Münchener Sicherheitskonferenz Russland löst USA ab: Putin profitiert von Obamas Vorsicht

Dank Amerikas Schwäche ist der russische Präsident Putin die Schlüsselfigur aller internationalen Konflikte. Konservative Analysten staunen, wie wenig die USA und die EU ihm entgegen setzen.

Wladimir Putin war zwar nicht bei der Münchner Sicherheitskonferenz, aber bei der Abschlussveranstaltung wurde viel über ihn - auch wegen der Bombardierungen in Syrien - geredet.

Wladimir Putin war zwar nicht bei der Münchner Sicherheitskonferenz, aber bei der Abschlussveranstaltung wurde viel über ihn - auch wegen der Bombardierungen in Syrien - geredet.

Foto: Mikhail Klimentyev Sputnik K

München. Die 52. Sicherheitskonferenz war am Sonntag noch keine zwei Stunden beendet, da zog Fred Kempe ihre Bilanz in einem Satz: „Wladimir Putin war an diesem Wochenende nicht in München, aber er hat die Show gestohlen.“ Er habe es geschafft, durch seine Bombardierungen in Syrien die Flüchtlingskrise zu verschärfen, den mörderischen Diktator Bashar al-Assad zu stärken und seinen Einfluss auf die Friedensgespräche nochmal erhöht. „Putin scheint stark, weil die Vereinigten Staaten und ihre Verbündeten uneins oder unentschlossen bleiben“, so Kempe, der als Präsident des „Atlantic Council“, eines Washingtoner US-Think-Tanks, einigermaßen unverdächtig ist, für den russischen Präsidenten allzu große Sympathien zu hegen. Und ein Grund sei natürlich die anhaltende „Vorsicht“ der Obama-Administration.

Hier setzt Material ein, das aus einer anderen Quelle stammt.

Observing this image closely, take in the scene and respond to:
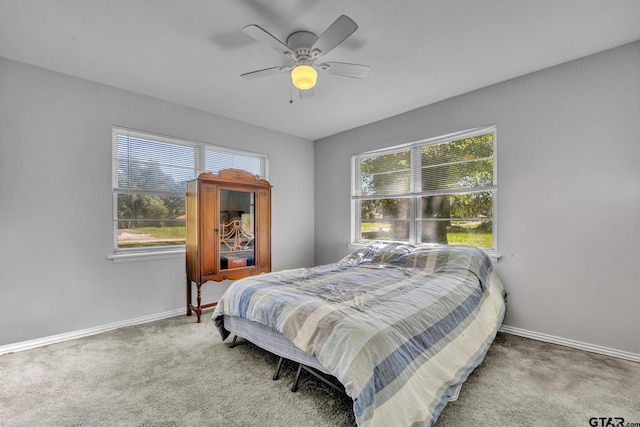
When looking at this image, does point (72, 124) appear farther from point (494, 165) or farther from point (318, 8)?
point (494, 165)

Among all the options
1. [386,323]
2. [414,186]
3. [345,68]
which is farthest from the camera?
[414,186]

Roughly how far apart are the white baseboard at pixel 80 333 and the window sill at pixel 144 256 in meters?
0.63

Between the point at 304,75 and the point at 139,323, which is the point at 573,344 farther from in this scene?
the point at 139,323

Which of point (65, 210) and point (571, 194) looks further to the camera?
point (65, 210)

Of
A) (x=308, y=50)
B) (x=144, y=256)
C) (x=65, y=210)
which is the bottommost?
(x=144, y=256)

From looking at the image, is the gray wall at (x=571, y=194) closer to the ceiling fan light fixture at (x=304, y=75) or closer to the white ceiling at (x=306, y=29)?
the white ceiling at (x=306, y=29)

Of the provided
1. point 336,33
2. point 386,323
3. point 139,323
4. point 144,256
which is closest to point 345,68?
point 336,33

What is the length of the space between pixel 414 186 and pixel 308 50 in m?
2.24

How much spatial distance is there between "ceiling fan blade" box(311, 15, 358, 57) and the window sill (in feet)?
8.97

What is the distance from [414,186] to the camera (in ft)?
12.3

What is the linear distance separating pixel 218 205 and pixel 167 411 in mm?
2032

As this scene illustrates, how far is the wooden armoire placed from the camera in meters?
3.17

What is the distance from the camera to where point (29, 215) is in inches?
102

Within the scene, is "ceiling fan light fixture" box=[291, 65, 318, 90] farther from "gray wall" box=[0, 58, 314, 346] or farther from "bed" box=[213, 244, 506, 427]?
"gray wall" box=[0, 58, 314, 346]
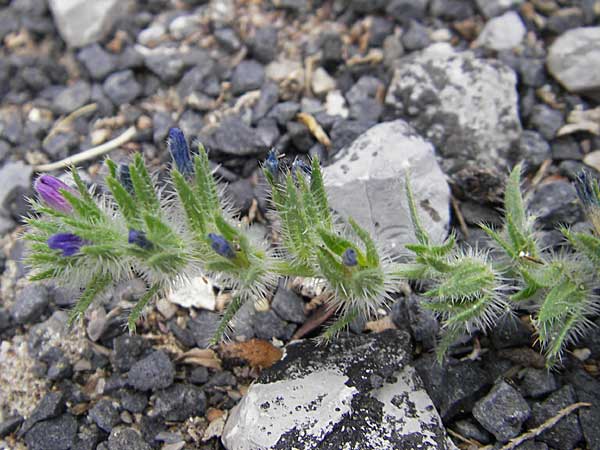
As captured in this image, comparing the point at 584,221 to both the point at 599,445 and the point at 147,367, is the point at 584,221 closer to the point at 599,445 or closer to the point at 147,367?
the point at 599,445

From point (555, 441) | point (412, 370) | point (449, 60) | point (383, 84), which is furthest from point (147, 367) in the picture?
point (449, 60)

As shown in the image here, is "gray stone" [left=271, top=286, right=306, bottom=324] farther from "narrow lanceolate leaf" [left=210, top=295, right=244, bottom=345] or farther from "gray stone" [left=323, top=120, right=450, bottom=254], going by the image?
"narrow lanceolate leaf" [left=210, top=295, right=244, bottom=345]

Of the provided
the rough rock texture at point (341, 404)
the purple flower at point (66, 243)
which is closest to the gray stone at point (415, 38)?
the rough rock texture at point (341, 404)

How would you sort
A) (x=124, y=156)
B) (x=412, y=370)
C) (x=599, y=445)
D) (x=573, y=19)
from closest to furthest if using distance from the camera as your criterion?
(x=599, y=445) → (x=412, y=370) → (x=124, y=156) → (x=573, y=19)

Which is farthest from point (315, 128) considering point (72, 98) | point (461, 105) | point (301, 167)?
point (72, 98)

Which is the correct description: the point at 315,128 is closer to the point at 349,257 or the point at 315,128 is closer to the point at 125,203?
the point at 349,257

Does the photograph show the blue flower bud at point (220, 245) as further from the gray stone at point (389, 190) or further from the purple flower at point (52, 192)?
the gray stone at point (389, 190)
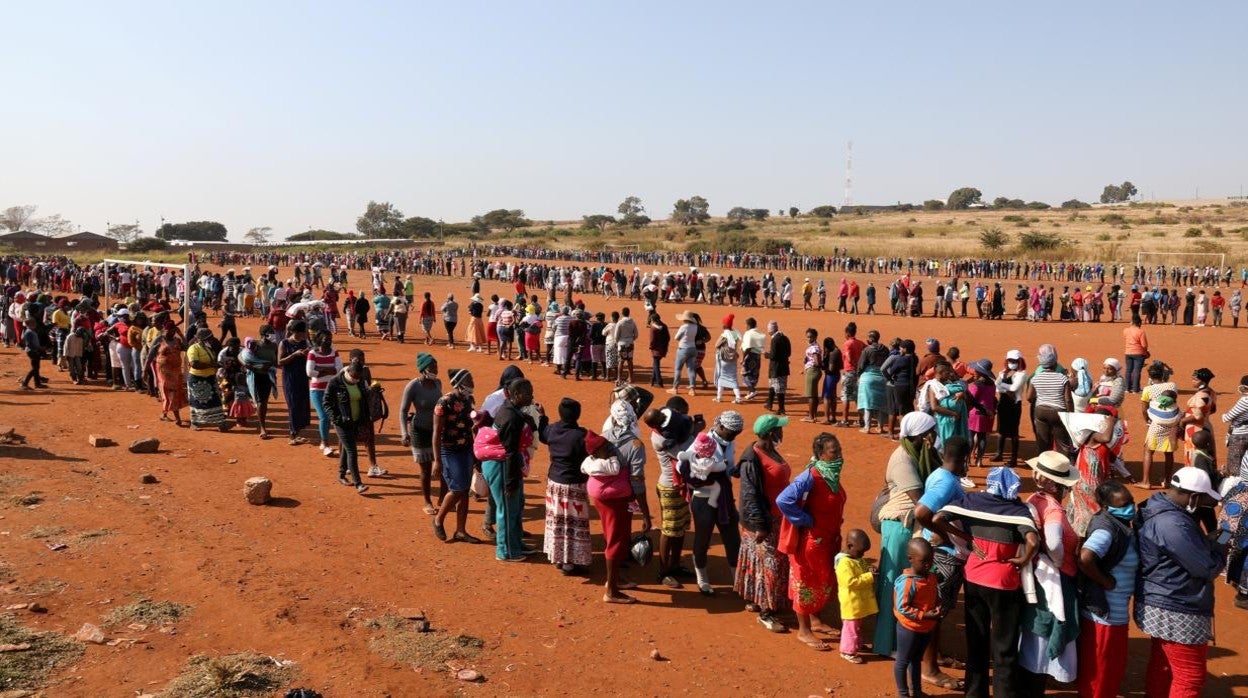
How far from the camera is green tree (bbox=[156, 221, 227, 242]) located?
408 feet

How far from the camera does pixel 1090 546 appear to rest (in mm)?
4961

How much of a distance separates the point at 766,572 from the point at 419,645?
250cm

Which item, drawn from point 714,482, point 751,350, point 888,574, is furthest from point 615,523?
point 751,350

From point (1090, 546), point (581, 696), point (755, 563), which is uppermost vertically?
point (1090, 546)

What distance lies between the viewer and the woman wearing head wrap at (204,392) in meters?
12.5

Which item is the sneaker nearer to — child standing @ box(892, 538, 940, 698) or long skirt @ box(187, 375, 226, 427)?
child standing @ box(892, 538, 940, 698)

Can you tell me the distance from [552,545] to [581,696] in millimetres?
1910

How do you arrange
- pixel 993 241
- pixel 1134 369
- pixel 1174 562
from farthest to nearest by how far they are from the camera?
1. pixel 993 241
2. pixel 1134 369
3. pixel 1174 562

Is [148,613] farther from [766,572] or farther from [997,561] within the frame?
[997,561]

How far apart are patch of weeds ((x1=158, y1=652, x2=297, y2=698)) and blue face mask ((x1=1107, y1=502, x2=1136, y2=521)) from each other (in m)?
5.05

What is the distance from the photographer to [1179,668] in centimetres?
511

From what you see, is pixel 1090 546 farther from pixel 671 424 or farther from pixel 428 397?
pixel 428 397

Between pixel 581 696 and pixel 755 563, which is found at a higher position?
pixel 755 563

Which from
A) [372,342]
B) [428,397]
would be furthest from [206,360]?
[372,342]
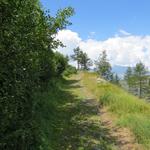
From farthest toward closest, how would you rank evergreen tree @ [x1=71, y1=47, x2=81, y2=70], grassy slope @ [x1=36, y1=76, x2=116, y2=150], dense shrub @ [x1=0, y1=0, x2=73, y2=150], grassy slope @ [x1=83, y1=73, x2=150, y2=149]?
evergreen tree @ [x1=71, y1=47, x2=81, y2=70] → grassy slope @ [x1=83, y1=73, x2=150, y2=149] → grassy slope @ [x1=36, y1=76, x2=116, y2=150] → dense shrub @ [x1=0, y1=0, x2=73, y2=150]

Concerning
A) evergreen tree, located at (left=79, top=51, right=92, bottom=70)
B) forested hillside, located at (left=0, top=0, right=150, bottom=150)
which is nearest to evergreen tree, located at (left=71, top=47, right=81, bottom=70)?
evergreen tree, located at (left=79, top=51, right=92, bottom=70)

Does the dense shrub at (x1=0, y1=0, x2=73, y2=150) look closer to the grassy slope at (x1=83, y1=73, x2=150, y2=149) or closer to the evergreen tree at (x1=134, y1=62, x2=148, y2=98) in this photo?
the grassy slope at (x1=83, y1=73, x2=150, y2=149)

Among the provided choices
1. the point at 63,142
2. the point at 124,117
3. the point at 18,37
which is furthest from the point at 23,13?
the point at 124,117

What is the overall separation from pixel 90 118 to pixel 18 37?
10.8 metres

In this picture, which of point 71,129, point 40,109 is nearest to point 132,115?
point 71,129

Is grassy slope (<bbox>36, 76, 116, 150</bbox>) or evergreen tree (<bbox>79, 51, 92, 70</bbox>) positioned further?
evergreen tree (<bbox>79, 51, 92, 70</bbox>)

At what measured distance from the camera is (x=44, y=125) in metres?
16.3

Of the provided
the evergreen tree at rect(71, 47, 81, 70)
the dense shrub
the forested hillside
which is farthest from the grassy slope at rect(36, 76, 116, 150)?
the evergreen tree at rect(71, 47, 81, 70)

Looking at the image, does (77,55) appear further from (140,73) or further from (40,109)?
(40,109)

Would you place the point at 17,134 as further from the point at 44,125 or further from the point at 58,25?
the point at 44,125

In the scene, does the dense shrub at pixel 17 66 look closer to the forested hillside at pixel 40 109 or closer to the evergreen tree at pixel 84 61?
the forested hillside at pixel 40 109

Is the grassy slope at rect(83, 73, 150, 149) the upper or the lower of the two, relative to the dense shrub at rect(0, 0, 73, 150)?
lower

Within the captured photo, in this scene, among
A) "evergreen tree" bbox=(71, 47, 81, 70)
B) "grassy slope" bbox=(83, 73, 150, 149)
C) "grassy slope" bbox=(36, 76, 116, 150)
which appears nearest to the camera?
"grassy slope" bbox=(36, 76, 116, 150)

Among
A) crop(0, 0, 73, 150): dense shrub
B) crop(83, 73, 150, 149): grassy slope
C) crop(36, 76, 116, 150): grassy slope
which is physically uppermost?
crop(0, 0, 73, 150): dense shrub
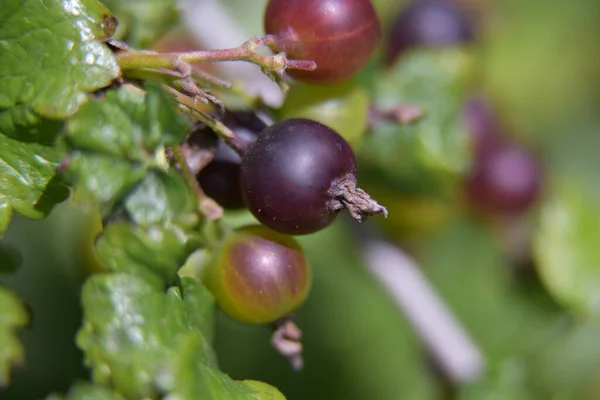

Das sind noch vergleichsweise freundliche Umschreibungen für die offen zur Schau getragene Preisgabe jedes Führungsanspruchs, die John Kerrys letzter Auftritt als US-Außenminister auf der Konferenz sichtbar machte. Kerry tröstete die Konferenz über die mäßigen Ergebnisse der nächtlichen Syrien-Gespräche mit dem Hinweis, auch die Russen hätten zugestimmt, dass man darüber sprechen müsse, wer ein Terrorist sei und künftig bombardiert werden dürfe — während das Flächenbombardement weiter ging. Der konservative US-Senator John McCain nahm das Verhandlungsergebnis in seiner Rede in München entsprechend auseinander: Während die Oppostion die Kämpfe einstellen solle, machten Russland und das Assad-Regime weiter, und es drohten ihnen keine Konsequenzen.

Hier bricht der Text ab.